### Supplied text
BEGIN
# NECRON Font Pack for Y'all



## ARMORMAN (Jun 8, 2008)

Hello all!

I have a gift for you.

With the help of a gentleman over at the Russian 40k forum, I now present to you the Necron True Type Font Face for your Necron army!


----------



## Igniskhin (May 19, 2011)

I see airbrush templates... and that makes me happy. thank you for this


----------



## ARMORMAN (Jun 8, 2008)

I'm glad you could use it.


----------



## CardShark (Dec 20, 2010)

definitly using this thanks a bunch


----------



## ARMORMAN (Jun 8, 2008)

I culled the majority of them off the last 2 codexes and photos of the monolith, if anybody was wondering where they came from.


----------



## ARMORMAN (Jun 8, 2008)

Folks,

I was alerted that the link above does not work, so I posted the file here:

http://www.mediafire.com/?ylfu2rwwb3wik2b

sorry for any problems you may have had getting this file.


----------



## falcoso (Apr 7, 2012)

WHy thank you +rep to you good sir


----------



## Talik13 (Apr 9, 2015)

You are a fine human being. Thank you!


----------



## ARMORMAN (Jun 8, 2008)

You are more than welcome!


----------
END
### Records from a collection
BEGIN
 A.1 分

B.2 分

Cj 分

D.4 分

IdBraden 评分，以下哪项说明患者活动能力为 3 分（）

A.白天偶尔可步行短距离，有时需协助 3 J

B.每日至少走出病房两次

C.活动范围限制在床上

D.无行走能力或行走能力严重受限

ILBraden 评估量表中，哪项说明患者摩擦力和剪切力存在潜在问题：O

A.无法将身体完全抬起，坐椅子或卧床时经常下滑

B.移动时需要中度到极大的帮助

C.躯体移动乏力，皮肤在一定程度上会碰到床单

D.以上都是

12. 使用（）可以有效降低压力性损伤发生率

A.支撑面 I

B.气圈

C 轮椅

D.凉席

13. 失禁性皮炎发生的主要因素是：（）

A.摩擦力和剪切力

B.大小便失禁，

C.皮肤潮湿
END
BEGIN
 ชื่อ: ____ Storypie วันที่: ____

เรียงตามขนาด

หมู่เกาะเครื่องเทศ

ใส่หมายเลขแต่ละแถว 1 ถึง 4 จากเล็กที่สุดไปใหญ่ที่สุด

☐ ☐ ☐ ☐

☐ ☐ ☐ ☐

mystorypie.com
END
BEGIN
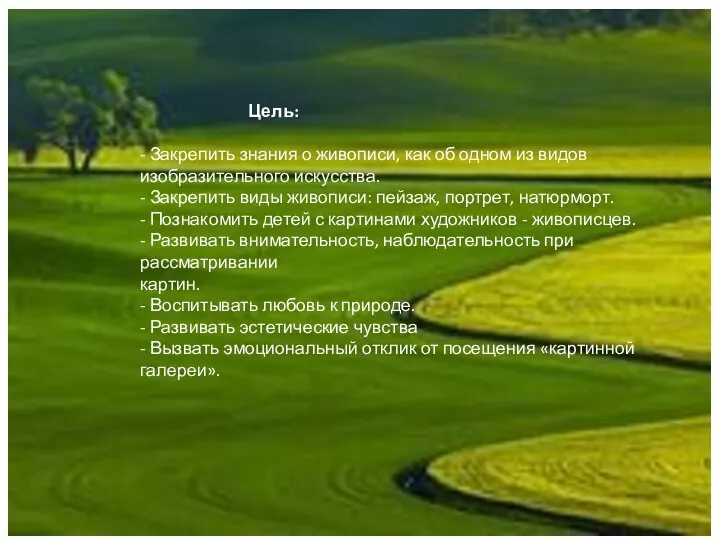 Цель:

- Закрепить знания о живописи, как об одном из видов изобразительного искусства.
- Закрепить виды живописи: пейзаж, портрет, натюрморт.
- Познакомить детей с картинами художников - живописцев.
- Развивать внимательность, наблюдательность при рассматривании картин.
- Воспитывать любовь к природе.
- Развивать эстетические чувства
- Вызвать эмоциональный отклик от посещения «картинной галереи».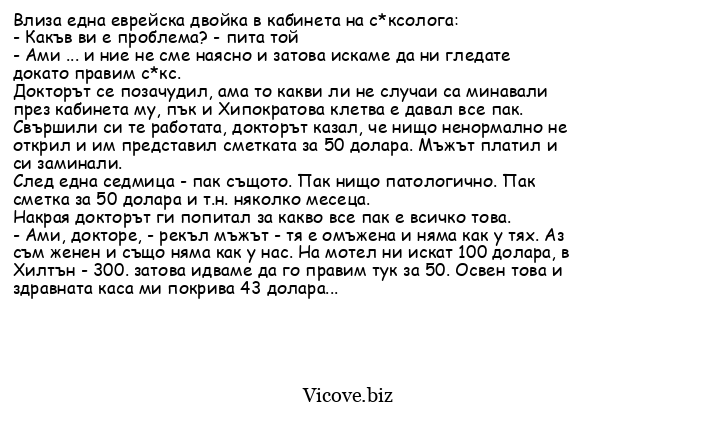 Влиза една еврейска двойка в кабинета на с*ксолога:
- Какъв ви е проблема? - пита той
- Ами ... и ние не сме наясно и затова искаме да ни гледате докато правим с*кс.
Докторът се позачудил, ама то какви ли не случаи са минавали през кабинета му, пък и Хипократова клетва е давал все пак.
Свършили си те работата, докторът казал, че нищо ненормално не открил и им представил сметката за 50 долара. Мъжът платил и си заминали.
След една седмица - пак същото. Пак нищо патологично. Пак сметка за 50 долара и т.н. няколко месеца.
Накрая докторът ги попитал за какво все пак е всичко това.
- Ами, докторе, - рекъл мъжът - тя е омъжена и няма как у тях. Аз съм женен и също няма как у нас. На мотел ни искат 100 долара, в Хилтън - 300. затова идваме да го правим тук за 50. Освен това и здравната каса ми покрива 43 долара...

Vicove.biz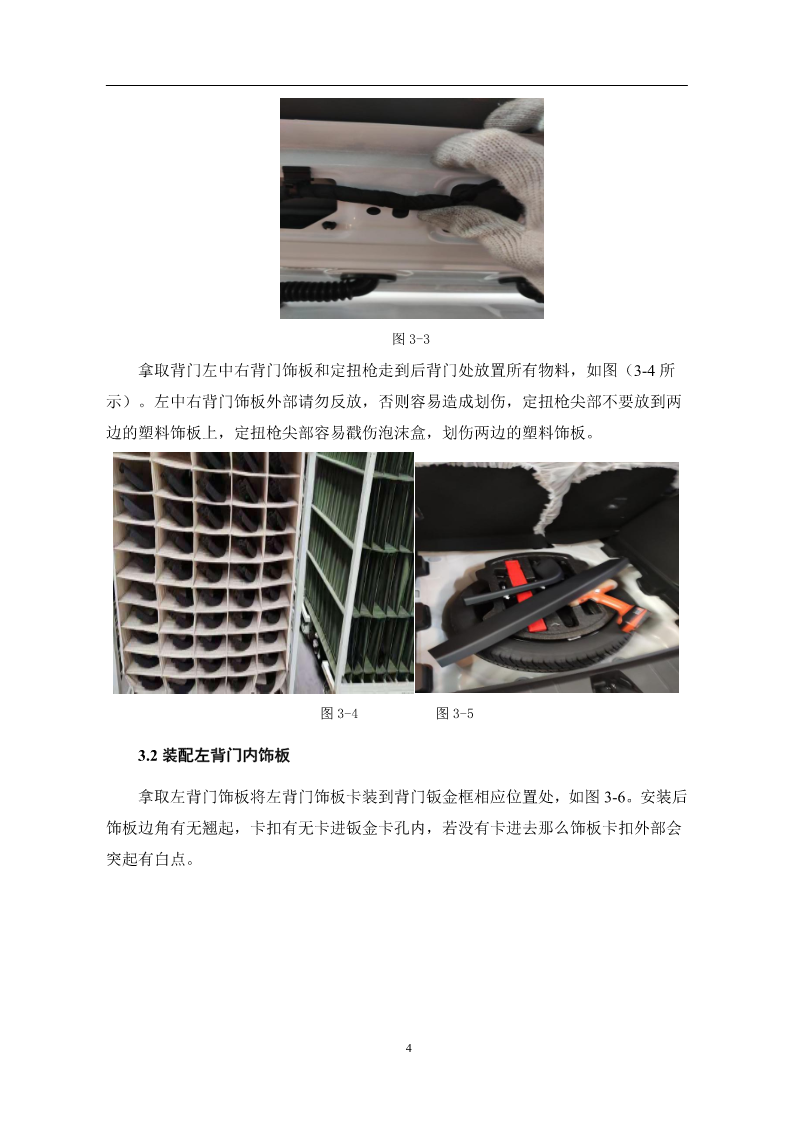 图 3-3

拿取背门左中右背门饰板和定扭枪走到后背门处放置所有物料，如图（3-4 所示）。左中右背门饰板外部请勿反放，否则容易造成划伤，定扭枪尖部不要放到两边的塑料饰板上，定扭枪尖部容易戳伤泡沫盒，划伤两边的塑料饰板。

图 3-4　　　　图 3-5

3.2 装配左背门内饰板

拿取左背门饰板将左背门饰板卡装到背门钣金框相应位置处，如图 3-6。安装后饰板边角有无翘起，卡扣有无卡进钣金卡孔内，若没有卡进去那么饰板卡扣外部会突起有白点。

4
END
### Task item A
Reproduce the stretch of the Necron font thread from "## CardShark (Dec" through "they came from." word for word.
### Task item B
List every distinct username that heads a post in the Necron font thread.

### Answer A
## CardShark (Dec 20, 2010)

definitly using this thanks a bunch


----------



## ARMORMAN (Jun 8, 2008)

I culled the majority of them off the last 2 codexes and photos of the monolith, if anybody was wondering where they came from.

### Answer B
ARMORMAN, Igniskhin, CardShark, falcoso, Talik13